[start of DATA EXCERPTS]

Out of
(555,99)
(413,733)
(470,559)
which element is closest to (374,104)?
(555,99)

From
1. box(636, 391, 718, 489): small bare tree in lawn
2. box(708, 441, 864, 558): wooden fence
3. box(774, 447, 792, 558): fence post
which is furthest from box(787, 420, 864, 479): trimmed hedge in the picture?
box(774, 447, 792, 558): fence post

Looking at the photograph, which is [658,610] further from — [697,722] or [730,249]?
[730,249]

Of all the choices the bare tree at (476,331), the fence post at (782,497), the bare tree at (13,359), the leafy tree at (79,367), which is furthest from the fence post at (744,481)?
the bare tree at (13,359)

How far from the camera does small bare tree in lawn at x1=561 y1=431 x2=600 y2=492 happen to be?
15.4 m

[end of DATA EXCERPTS]

AIM:
Turn the lines from the one containing "Looking at the" through the end of the records into a two-column CSV with the headers text and answer. Give one row for each line and its answer, put each field in double quotes, and replace any line breaks with spaces.

WRITTEN REPLY:
text,answer
"Looking at the photograph, which is [658,610] further from — [697,722] or [730,249]?","[730,249]"
"Of all the choices the bare tree at (476,331), the fence post at (782,497), the bare tree at (13,359), the leafy tree at (79,367), which is furthest from the fence post at (744,481)?","the bare tree at (13,359)"
"How far from the camera does small bare tree in lawn at x1=561 y1=431 x2=600 y2=492 happen to be?","15.4 m"